所提供文段
......
个人信息保护(Personal Information Protection)指的是采取一系列措施来确保个人的信息不被未经授权的收集、使用、披露、篡改或销毁,以保障个人的隐私和权益。
一、个人信息的范畴
通常包括但不限于姓名、身份证号码、地址、电话号码、电子邮件地址、健康状况、财务信息、生物识别信息(如指纹、面部识别)等能够单独或者与其他信息结合识别特定自然人身份的各种信息。
......
给定数据

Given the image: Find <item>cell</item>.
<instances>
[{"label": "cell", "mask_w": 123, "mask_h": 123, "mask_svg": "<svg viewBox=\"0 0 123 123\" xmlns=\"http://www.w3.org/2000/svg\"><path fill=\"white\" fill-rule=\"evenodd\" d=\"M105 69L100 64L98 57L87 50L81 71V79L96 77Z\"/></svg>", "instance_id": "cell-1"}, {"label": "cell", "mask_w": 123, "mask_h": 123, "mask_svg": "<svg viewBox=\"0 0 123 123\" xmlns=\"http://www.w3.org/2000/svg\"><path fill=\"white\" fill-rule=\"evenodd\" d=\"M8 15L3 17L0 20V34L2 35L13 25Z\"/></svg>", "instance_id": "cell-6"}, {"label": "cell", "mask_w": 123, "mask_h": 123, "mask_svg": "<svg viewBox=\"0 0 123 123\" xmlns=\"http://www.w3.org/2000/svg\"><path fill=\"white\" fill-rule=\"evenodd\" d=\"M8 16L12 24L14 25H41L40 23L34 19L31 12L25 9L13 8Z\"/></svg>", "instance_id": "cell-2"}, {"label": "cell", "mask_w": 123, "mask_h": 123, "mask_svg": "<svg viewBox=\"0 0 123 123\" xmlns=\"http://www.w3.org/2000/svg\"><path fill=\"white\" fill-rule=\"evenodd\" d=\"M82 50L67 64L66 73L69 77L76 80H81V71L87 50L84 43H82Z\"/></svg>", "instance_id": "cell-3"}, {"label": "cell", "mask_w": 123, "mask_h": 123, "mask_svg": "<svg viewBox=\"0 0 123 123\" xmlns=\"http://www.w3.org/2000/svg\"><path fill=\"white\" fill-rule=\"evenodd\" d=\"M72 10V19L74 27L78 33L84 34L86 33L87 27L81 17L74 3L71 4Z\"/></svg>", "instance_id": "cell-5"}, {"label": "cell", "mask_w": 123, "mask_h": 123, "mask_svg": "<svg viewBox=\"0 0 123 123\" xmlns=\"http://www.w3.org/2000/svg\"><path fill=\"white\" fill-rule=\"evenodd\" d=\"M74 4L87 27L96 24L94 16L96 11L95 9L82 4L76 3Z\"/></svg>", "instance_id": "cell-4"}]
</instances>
......
工作说明
1. 请将所提供文段中的这句话译成英文:"个人信息保护(Personal Information Protection)指的是采取一系列措施来确保个人的信息不被未经授权的收集、使用、披露、篡改或销毁,以保障个人的隐私和权益。"
2. 根据所提供文段,采取措施防止个人信息被未经授权地收集、使用、披露、篡改或销毁,是为了什么?请用一到三句话说明。

回答
1. Personal Information Protection refers to taking a series of measures to ensure that an individual's information is not collected, used, disclosed, altered, or destroyed without authorization, so as to safeguard the individual's privacy and rights.

2. 这些措施是为了保障个人的隐私和权益。